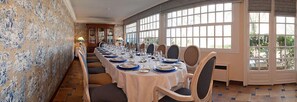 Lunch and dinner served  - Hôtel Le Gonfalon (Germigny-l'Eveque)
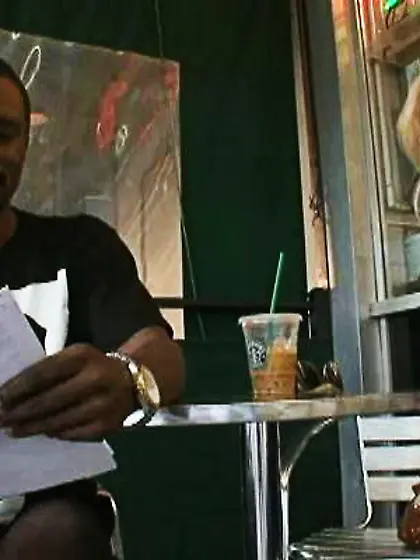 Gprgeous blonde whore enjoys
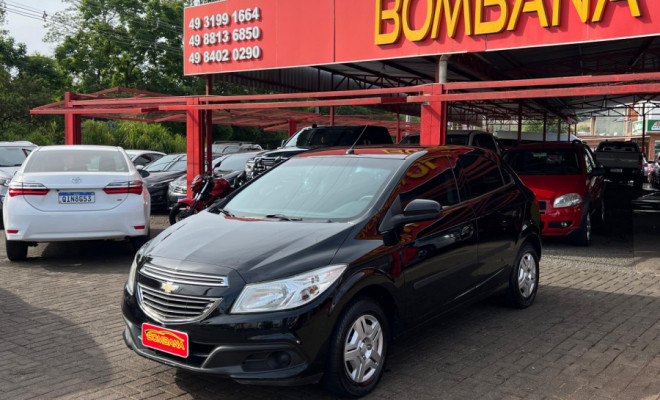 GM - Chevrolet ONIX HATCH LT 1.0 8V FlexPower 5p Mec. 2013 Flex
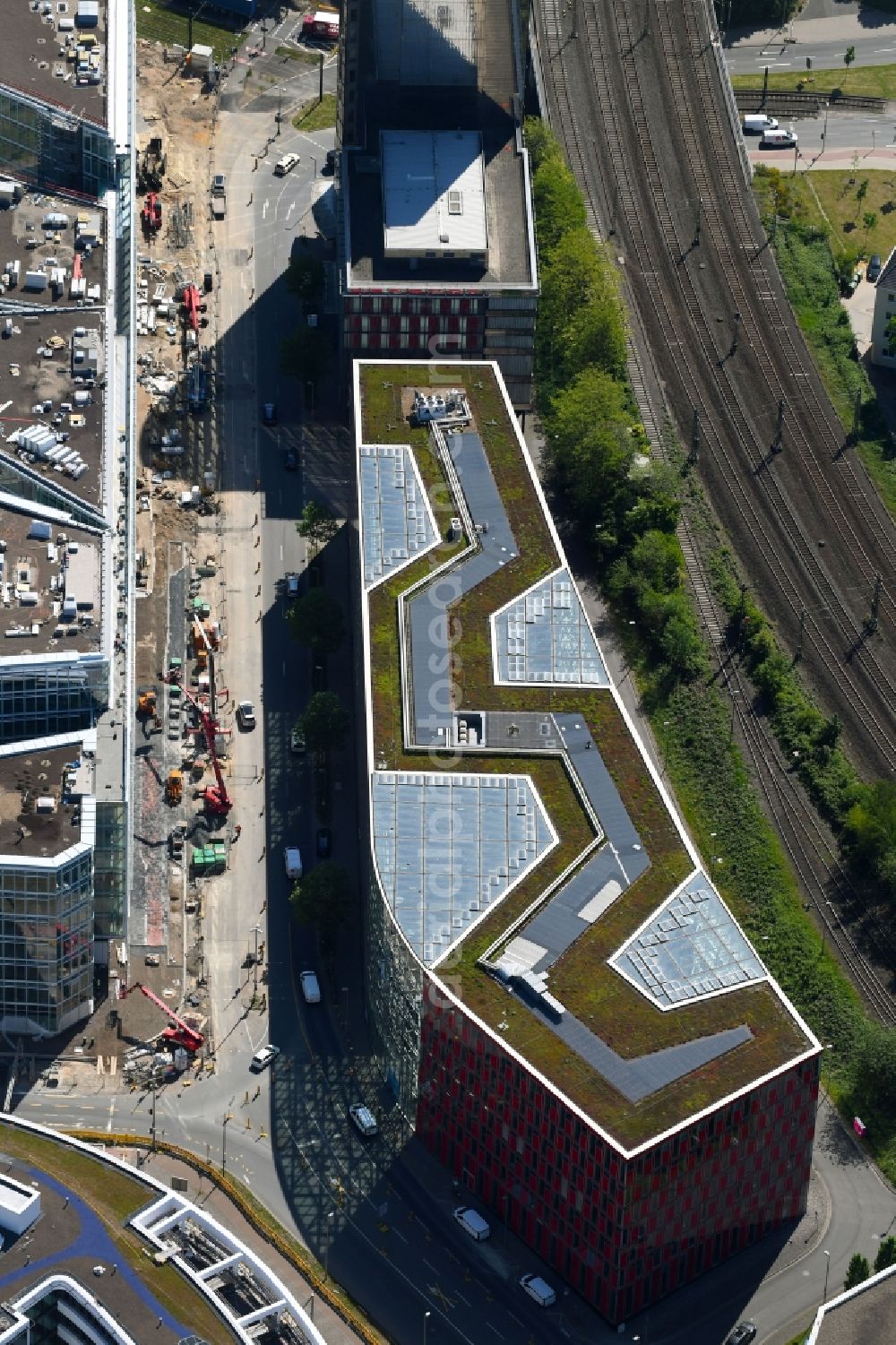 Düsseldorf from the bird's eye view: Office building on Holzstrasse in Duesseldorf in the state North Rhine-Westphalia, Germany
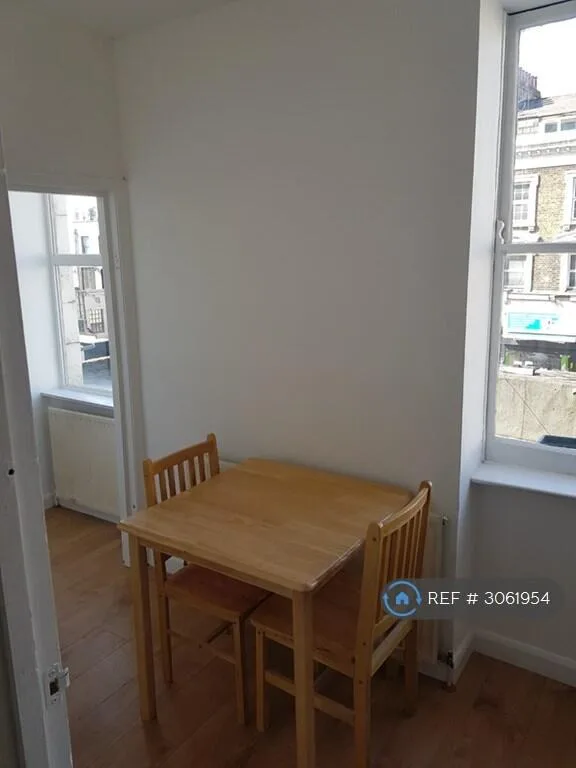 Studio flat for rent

* * *

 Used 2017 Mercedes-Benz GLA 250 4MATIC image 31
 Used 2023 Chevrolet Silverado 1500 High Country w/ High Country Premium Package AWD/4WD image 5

* * *

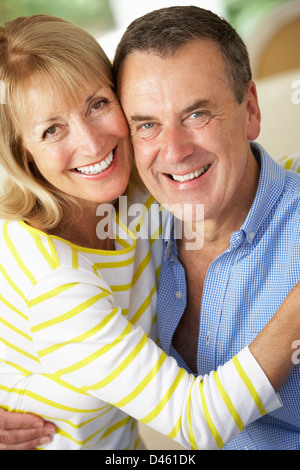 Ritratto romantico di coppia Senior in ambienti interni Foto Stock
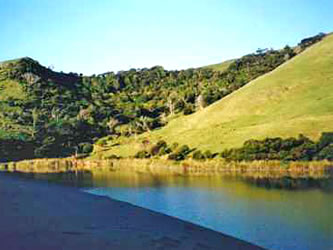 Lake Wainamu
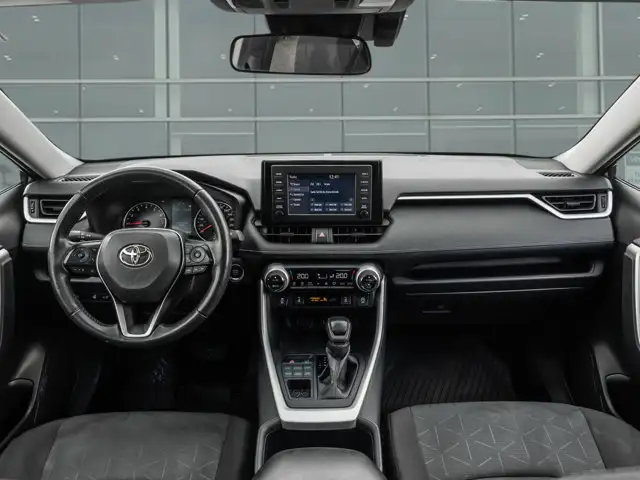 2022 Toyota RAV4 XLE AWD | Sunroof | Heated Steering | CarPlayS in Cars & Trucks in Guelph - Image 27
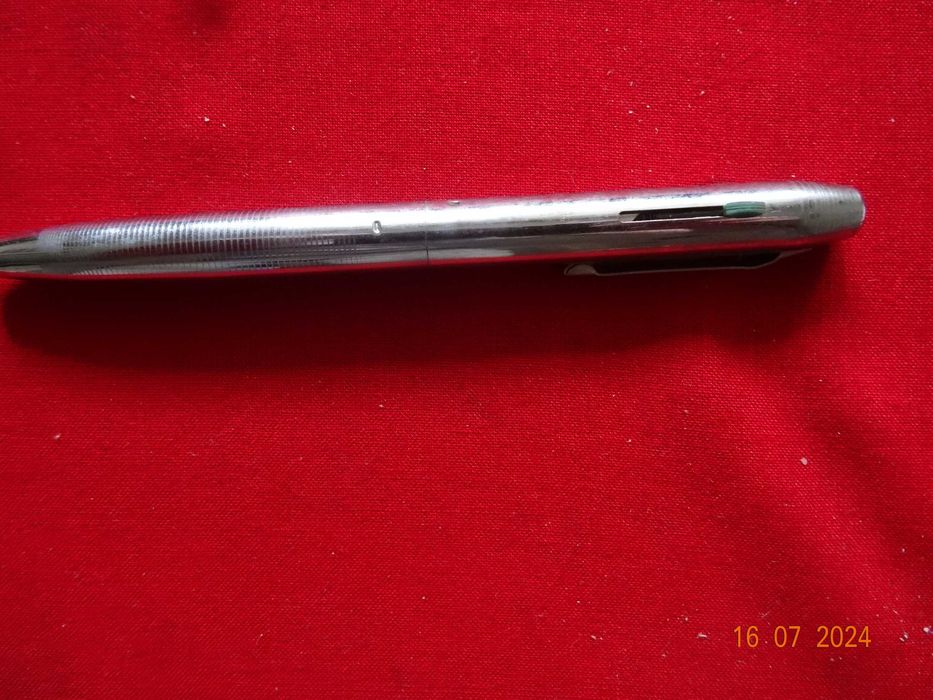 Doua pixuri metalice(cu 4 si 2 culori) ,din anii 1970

Problem statement.
From the listing above, restate verbatim the lines running from the one with "Lake Wainamu" through the one with "Doua pixuri metalice(cu", inclusive, but not the pictures.

Reply.
 Lake Wainamu
 2022 Toyota RAV4 XLE AWD | Sunroof | Heated Steering | CarPlayS in Cars & Trucks in Guelph - Image 27
 Doua pixuri metalice(cu 4 si 2 culori) ,din anii 1970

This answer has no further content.